Map-Elites for adversarial prompt generation
July 2025
At Novarroh, I was building a system that automatically generates adversarial test suites for LLM behavioral norms. Given a system prompt, the system extracts the rules the LLM is supposed to follow — and then tries to break them.
The first version used random sampling: pick an adversarial technique, pick a norm, generate a prompt. It worked, but it had a coverage problem. Random sampling clusters around easy cases. You'd get 40 variations of "ignore previous instructions" and zero prompts that tested multi-turn persona switching. The test suite looked diverse but wasn't.
What is Map-Elites?
Map-Elites is a quality-diversity (QD) algorithm from evolutionary computation. Instead of searching for a single best solution, it maintains a map of the best solution found for each cell in a behavioral feature space. The goal is to find high-quality solutions that are also maximally diverse across behaviors.
The canonical example is robot locomotion: instead of finding one fast gait, find the best gait for every combination of (number of legs used, symmetry of motion). You end up with a map of diverse, high-performing gaits.
The adaptation
My behavioral feature space had two axes:
- Adversarial technique: red-team direct, counterfactual framing, multi-turn escalation, persona injection, metamorphic, noise injection, etc. — 8 categories.
- Norm dimension:the 50 behavioral dimensions extracted from the system prompt (e.g., "must not discuss competitor products", "should always respond in formal register").
Each cell in the 8×50 map holds the best adversarial prompt found for that (technique, norm) pair, scored by a heuristic: does the prompt actually violate the norm when run against the LLM?
The generation loop
Each iteration:
- Pick a random occupied cell from the map (exploitation) or an empty cell (exploration), with a 70/30 split.
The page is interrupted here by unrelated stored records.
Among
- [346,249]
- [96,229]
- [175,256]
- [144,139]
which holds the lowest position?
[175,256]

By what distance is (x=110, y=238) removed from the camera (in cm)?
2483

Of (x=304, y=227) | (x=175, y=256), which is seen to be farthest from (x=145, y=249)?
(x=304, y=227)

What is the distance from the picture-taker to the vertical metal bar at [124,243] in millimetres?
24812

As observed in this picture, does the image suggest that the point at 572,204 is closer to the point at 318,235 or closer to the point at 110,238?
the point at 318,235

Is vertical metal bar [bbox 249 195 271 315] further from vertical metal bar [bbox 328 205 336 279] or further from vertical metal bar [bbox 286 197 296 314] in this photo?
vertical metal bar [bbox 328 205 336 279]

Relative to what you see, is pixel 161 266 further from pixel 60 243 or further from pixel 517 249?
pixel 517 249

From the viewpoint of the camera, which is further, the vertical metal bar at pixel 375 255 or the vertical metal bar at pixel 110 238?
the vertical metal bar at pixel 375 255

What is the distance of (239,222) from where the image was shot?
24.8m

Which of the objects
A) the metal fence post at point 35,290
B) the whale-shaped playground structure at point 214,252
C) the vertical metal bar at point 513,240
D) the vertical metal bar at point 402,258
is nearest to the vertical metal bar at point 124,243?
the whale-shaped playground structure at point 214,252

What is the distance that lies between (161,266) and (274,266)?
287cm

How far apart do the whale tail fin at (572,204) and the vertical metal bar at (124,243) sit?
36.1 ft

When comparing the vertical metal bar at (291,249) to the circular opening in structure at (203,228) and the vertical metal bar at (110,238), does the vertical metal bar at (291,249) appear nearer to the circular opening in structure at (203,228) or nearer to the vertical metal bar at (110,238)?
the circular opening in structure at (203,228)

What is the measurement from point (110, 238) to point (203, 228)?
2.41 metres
- Generate a new prompt for that (technique, norm) pair, using the existing cell occupant as a seed if one exists.
- Score the new prompt by running it against the LLM and checking for norm violation.
- If the new prompt scores better than the current occupant (or the cell is empty), replace the occupant.
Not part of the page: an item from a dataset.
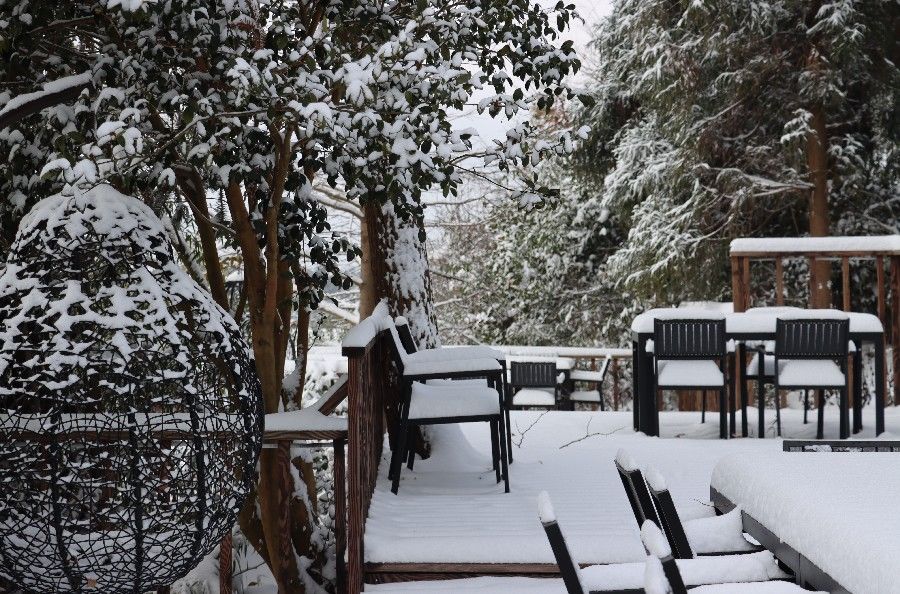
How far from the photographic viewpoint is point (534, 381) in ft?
30.3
This runs in parallel — one 4-stage SequentialAgent per dimension, all concurrent. Each agent: (1) sieve the norm to confirm it's testable, (2) cluster it into a goal, (3) plan coverage across techniques, (4) generate the prompt.
Why this beats random sampling
After 200 iterations on a customer service system prompt, random sampling had covered 31 of 50 norm dimensions and 6 of 8 adversarial techniques. Map-Elites covered all 50 dimensions and all 8 techniques — because the algorithm explicitly rewards filling empty cells.
More importantly, the quality within each cell was higher. The algorithm iterates on successful prompts, so the red-team direct prompts for each norm converged on the specific phrasing that actually works for that norm, rather than generic templates.
Prompt structure
Each generated prompt carries metadata: norm ID, adversarial technique, evaluation criteria (what constitutes a violation), and violation behavior (what the LLM should have said vs. what it did say). This metadata makes the test suite actionable — you don't just know the LLM failed, you know which norm failed, by what technique, and what the correct behavior should have been.